Displays like Trader Gene’s, for example, explore the consequences of knowing too much. In a futuristic world of being able to identify every health issue you’re possibly at risk for, there emerges an idea of “prehab,” or checking yourself into a rehab facility before even experiencing any actual problems.
“Our goal is to get everyone thinking about the future and to be more proactive rather than reactionary,” says program manager Andrew Keller.
Building upon a large database of information, the institute utilizes community surveys, expert gatherings and interviews to identify trends in areas such as politics, cuisine, agriculture, education and journalism. After almost 50 years of doing this type of research in Middletown, Connecticut, IFTF moved its headquarters to Palo Alto in 2014 with the hopes of becoming more cognizant to the public. Quirky indoor displays are just one manifestation of this, acting as a means to immerse visitors into potential scenarios of what the future may hold in store.
“The easiest way to get someone to imagine what the future looks like it to visualize it through art and storytelling,” says executive producer Jean Hagan.
Other efforts consist of hosting events such as book talks, conferences and gallery tours.
“Part of our mission is we want to engage with the public more,” Keller says.
But despite efforts to increase outreach, big companies remain IFTF’s main audience. In 2016, for example, they partnered with the ACT Foundation to help them gather insight on the future of test-taking.

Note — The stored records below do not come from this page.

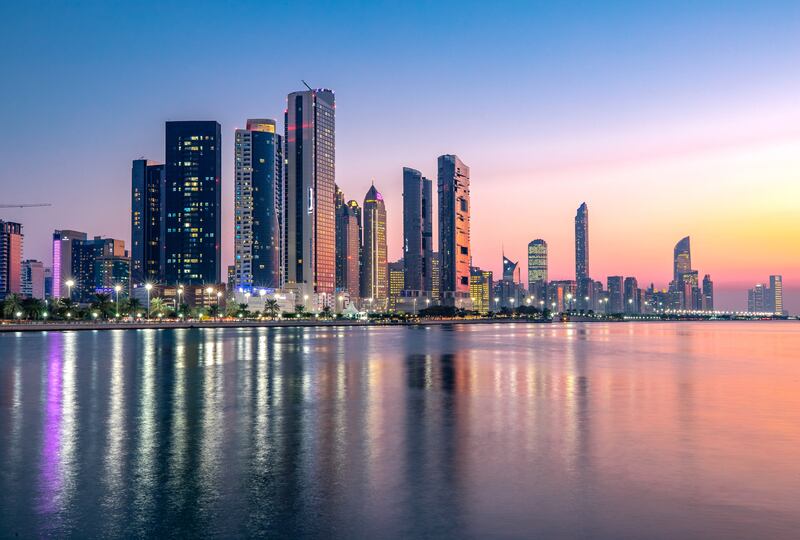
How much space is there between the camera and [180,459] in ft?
62.6

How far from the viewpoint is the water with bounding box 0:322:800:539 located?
43.9 ft

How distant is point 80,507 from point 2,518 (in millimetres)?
1485

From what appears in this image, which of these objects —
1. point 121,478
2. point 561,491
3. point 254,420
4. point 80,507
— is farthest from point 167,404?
point 561,491

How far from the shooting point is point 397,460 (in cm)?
1933

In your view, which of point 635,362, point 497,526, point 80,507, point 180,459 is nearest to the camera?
point 497,526

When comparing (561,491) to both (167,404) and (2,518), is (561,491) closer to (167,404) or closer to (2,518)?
(2,518)

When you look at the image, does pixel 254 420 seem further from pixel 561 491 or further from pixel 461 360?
pixel 461 360

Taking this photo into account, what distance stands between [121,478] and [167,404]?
609 inches

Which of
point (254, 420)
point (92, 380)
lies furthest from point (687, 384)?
point (92, 380)

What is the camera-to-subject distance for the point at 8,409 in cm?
3016

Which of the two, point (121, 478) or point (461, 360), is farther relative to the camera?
point (461, 360)

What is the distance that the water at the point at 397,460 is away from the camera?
13.4 m

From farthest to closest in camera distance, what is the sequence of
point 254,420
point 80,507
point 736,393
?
point 736,393
point 254,420
point 80,507

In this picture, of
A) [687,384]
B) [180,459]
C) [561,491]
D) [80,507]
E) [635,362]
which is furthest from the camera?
[635,362]
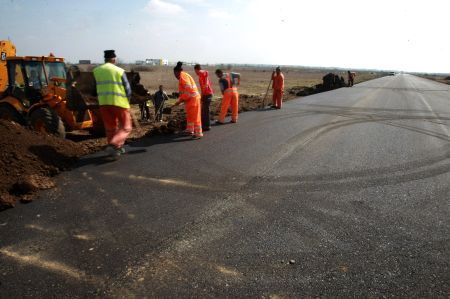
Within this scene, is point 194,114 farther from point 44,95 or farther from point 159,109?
point 159,109

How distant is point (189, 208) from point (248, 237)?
957 mm

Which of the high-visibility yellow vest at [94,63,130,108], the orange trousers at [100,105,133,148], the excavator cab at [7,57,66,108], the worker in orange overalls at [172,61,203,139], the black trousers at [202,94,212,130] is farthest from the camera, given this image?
the black trousers at [202,94,212,130]

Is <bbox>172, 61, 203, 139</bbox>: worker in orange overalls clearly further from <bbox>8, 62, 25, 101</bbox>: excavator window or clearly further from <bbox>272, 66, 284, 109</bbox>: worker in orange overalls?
<bbox>272, 66, 284, 109</bbox>: worker in orange overalls

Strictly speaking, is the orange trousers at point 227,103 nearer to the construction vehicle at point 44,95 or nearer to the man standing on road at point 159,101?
the man standing on road at point 159,101

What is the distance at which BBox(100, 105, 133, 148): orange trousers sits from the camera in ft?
20.1

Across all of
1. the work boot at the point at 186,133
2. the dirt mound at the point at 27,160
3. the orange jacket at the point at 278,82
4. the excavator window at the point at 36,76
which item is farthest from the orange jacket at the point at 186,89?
the orange jacket at the point at 278,82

“They understood that in the future, their testing metric may go away, so they came to us to help them think about that long-term future,” Hagan says.
Learning is Earning, the brainchild of their operations, is a simulation game in which players navigate life in the year 2026. In this imaginary world (which may be more realistic than we realize), learning earns you currency called “edublocks” which are tracked and traded through a platform known as “The Ledger.” These edublocks are not only traded in exchange for services, but also indicate skill levels that employers analyze when looking to hire.
Players are also able to employ “positive imagination” and “shadow imagination” cards, allowing people from around the world to input what benefits and consequences they think might result from a futuristic scenario like this. Kind of like sci-fi role-playing.
Other projects include collaborations with the city of Palo Alto. In order to draw more attention to the constantly developing world, the two groups have held urban interventions in which artists gather and revitalize dilapidated alleyways with artwork, LED lights and interactive displays.
“Artists are futurists,” Hagan says. “Art is a vision of what could be. There has to be creativity about the future.”
But IFTF isn’t doing all of this research to predict the future. No one can. And they’re not planning on developing any applications for consumerism either. Instead, their tangled spider web of scenarios is meant to guide companies in plotting out long-term plans. This means determining how companies can adapt to, utilize or even avoid potential scenarios that may arise from the rapid advancement of technology.
“A lot of people feel organizations and government steer where things are going and feel powerless to change, like a little piece in a big puzzle,” says Susanne Forchheimer, IFTF engagement manager. “Being aware is the most important thing. Change happens when even single individuals take action. We provide them with the tools to really think about the future.”
Aiding companies while empowering individuals to forge a better future – that is the mission of the Institute.
“We’re going into this future together,” says Forchheimer. “How can we make it better?”